- WHAT NEEDS TO BE DONE -
Scan the records below, and wherever a line has the word "impala", pull it out.

- EXTRACTED RECORDS -
-=-=-=-=-
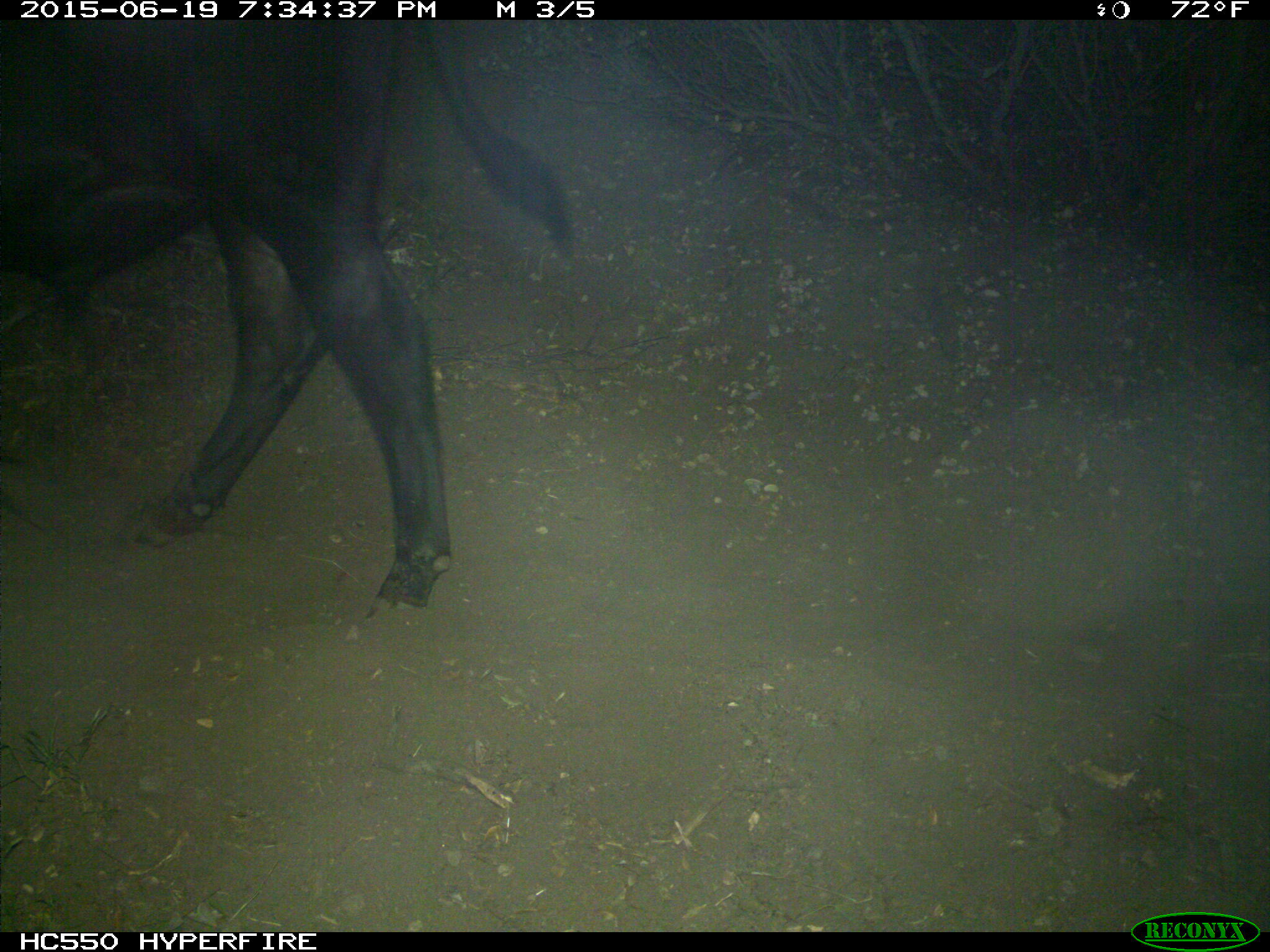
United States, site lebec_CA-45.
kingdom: Animalia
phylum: Chordata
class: Mammalia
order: Artiodactyla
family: Bovidae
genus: Bos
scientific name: Bos taurus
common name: domestic cow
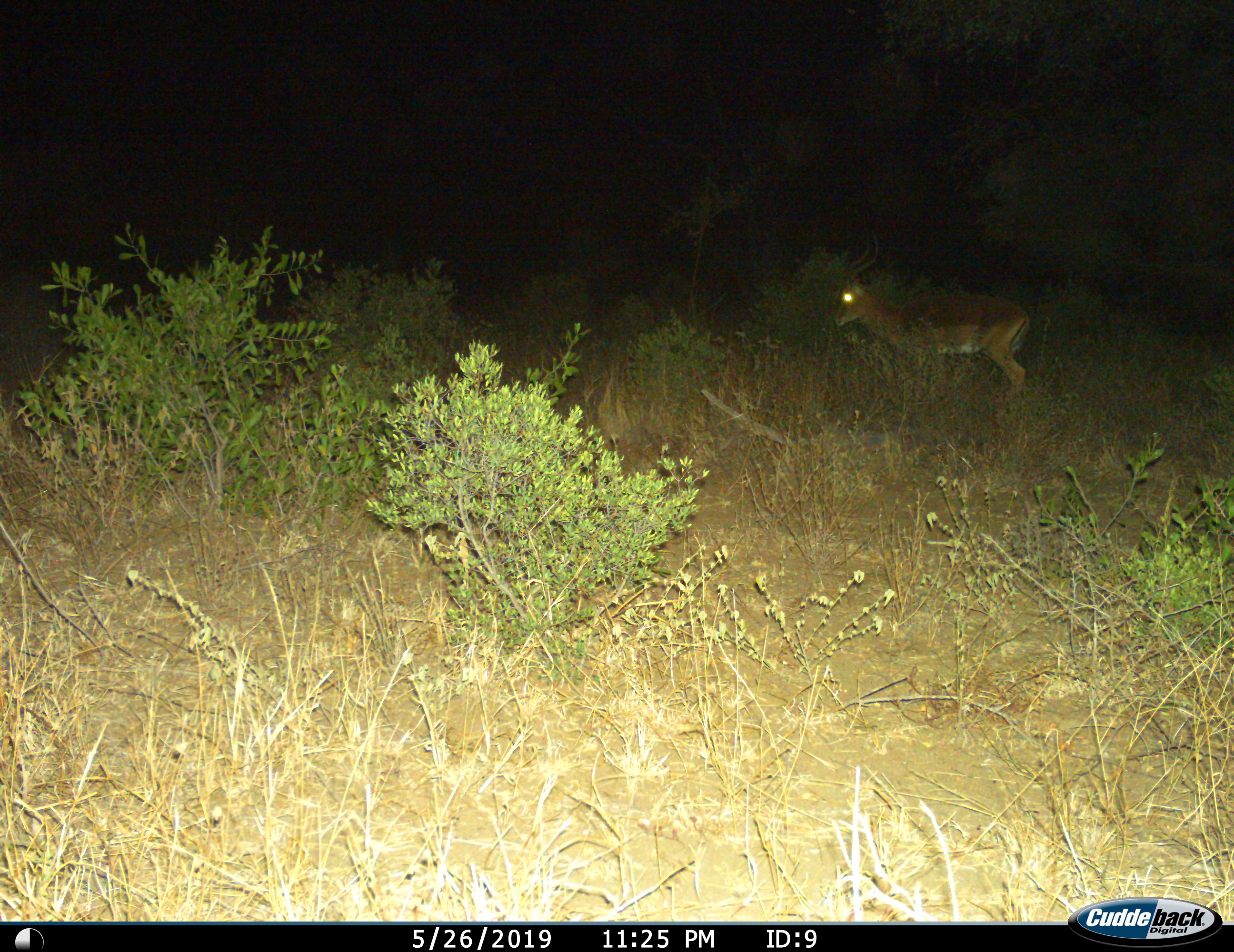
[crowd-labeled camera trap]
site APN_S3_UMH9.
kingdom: Animalia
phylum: Chordata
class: Mammalia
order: Artiodactyla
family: Bovidae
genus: Aepyceros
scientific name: Aepyceros melampus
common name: impala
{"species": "impala (Aepyceros melampus)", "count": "1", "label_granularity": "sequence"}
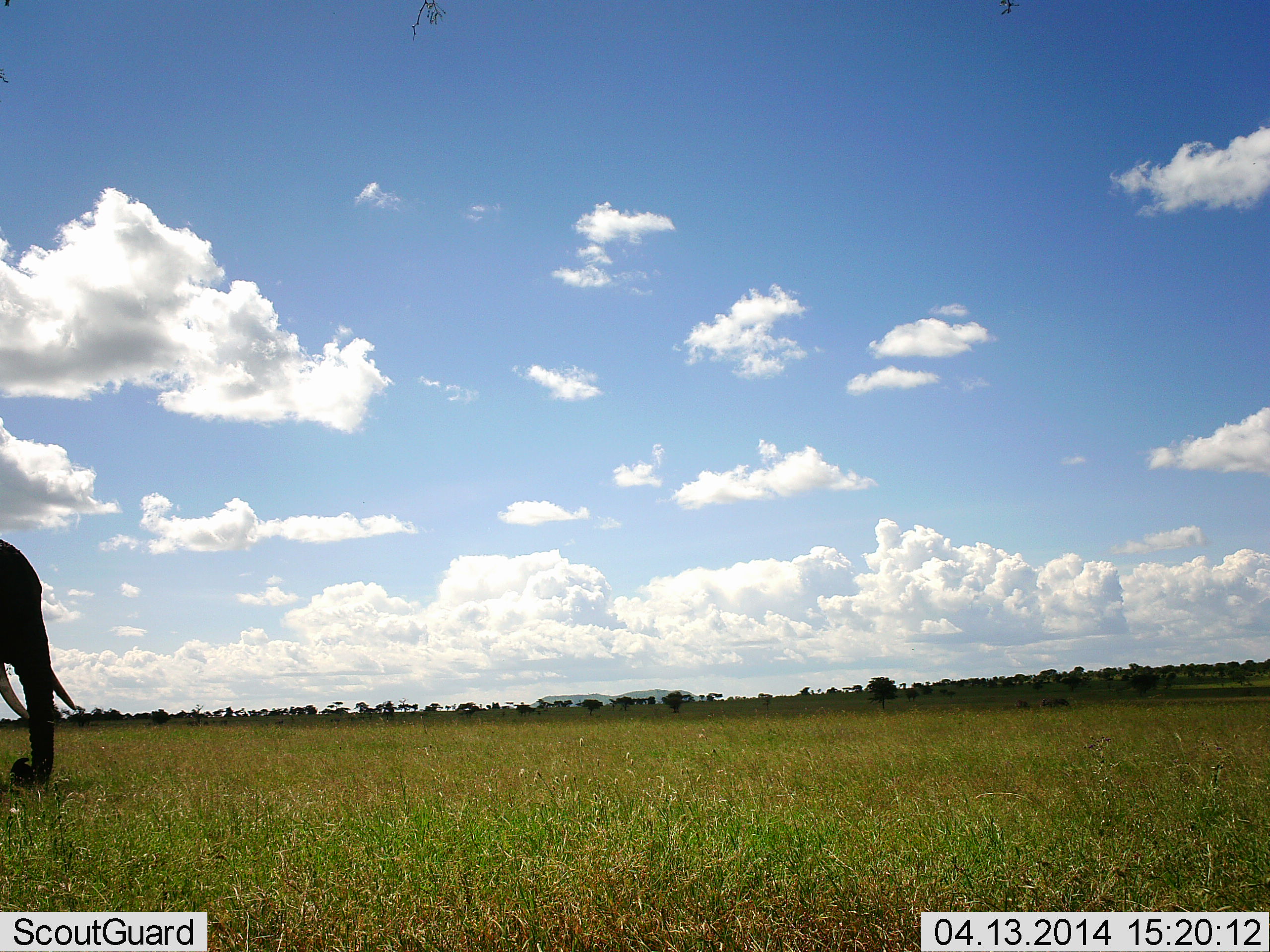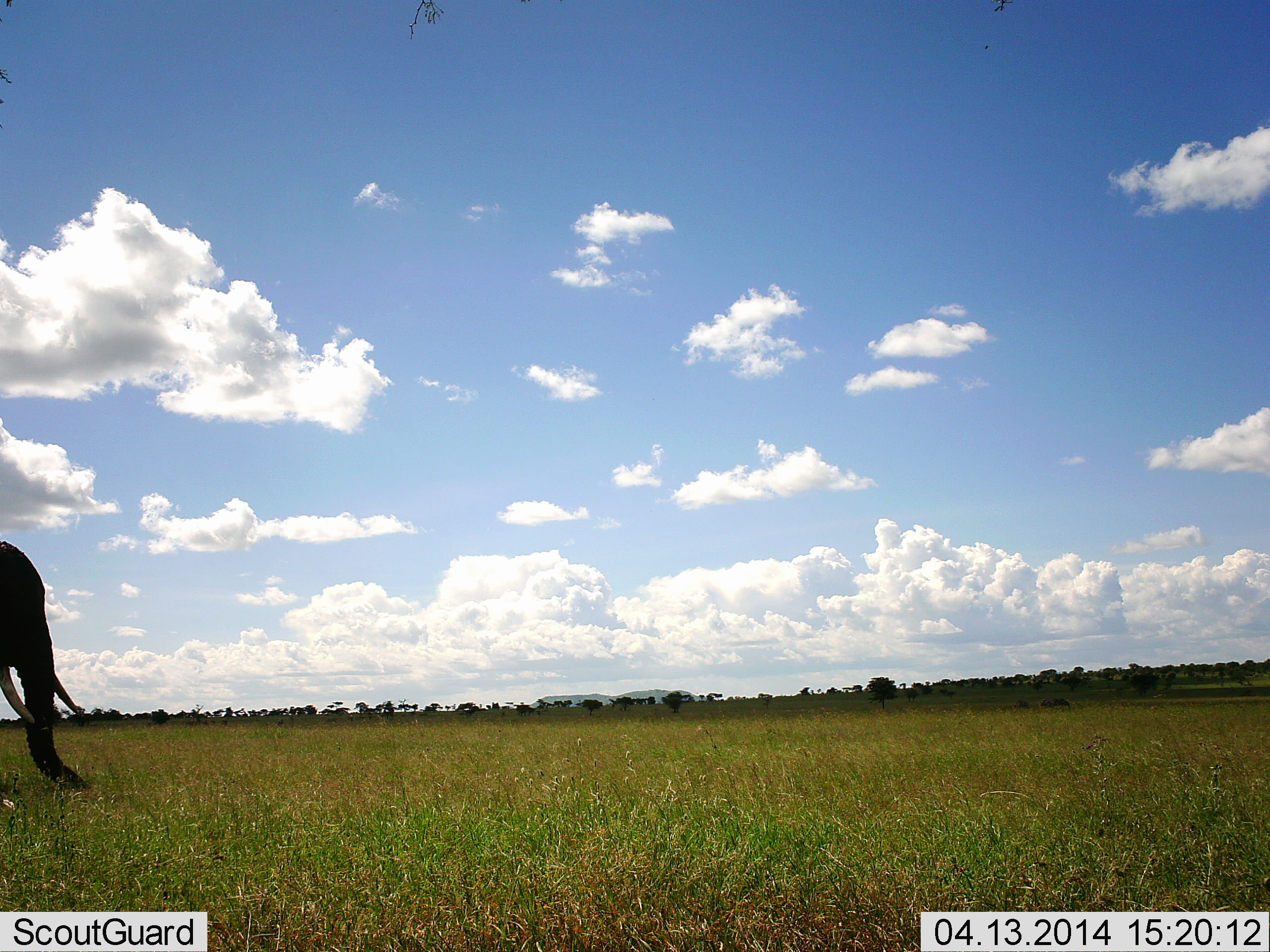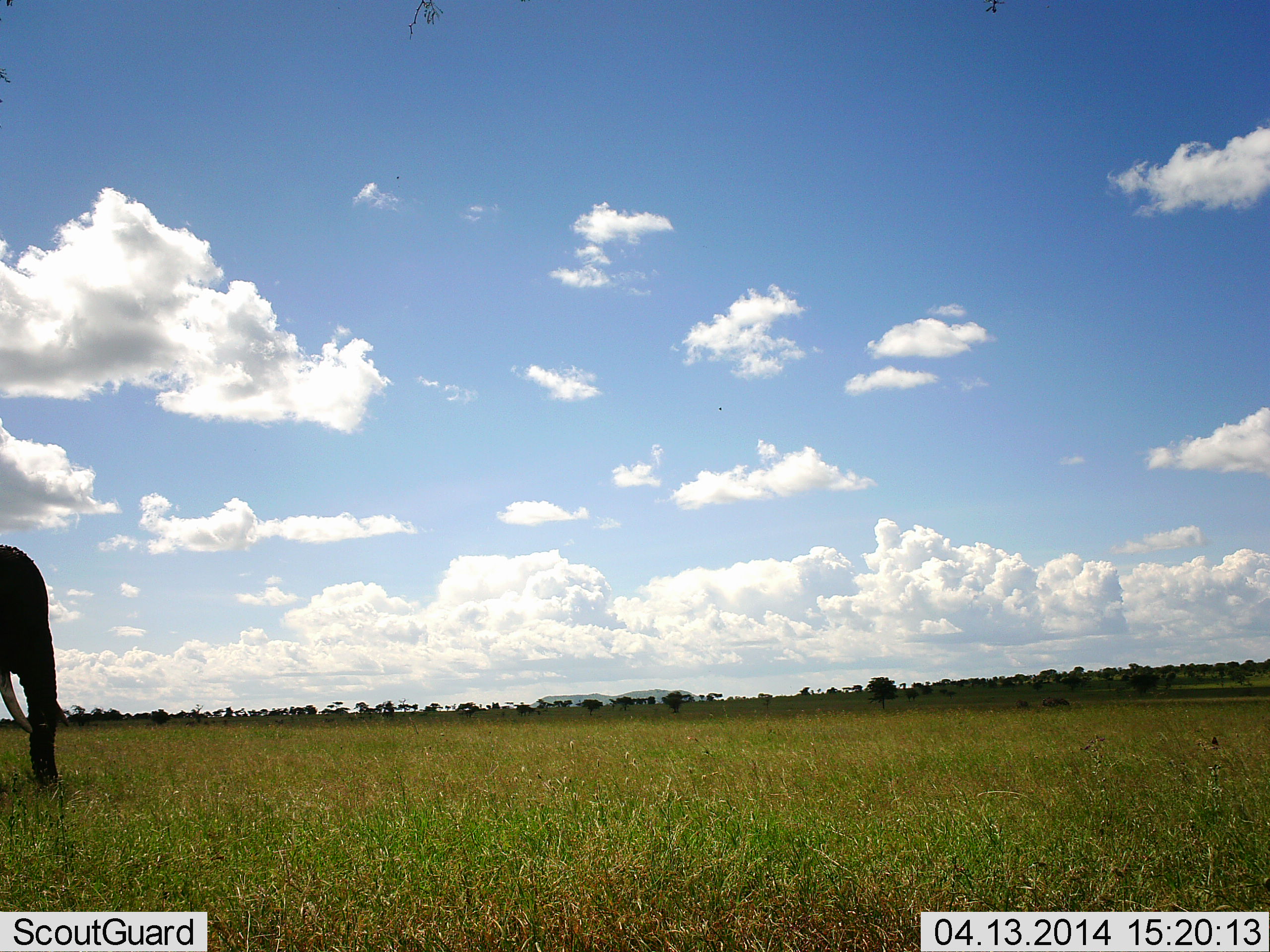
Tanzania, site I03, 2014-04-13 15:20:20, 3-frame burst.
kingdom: Animalia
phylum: Chordata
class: Mammalia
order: Proboscidea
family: Elephantidae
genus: Loxodonta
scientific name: Loxodonta africana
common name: african bush elephant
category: elephant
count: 1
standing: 20%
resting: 0%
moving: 0%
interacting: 0%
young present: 0%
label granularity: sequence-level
-=-=-=-=-
- RESULT OF THIS EXERCISE -
common name: impala
{"species": "impala (Aepyceros melampus)", "count": "1", "label_granularity": "sequence"}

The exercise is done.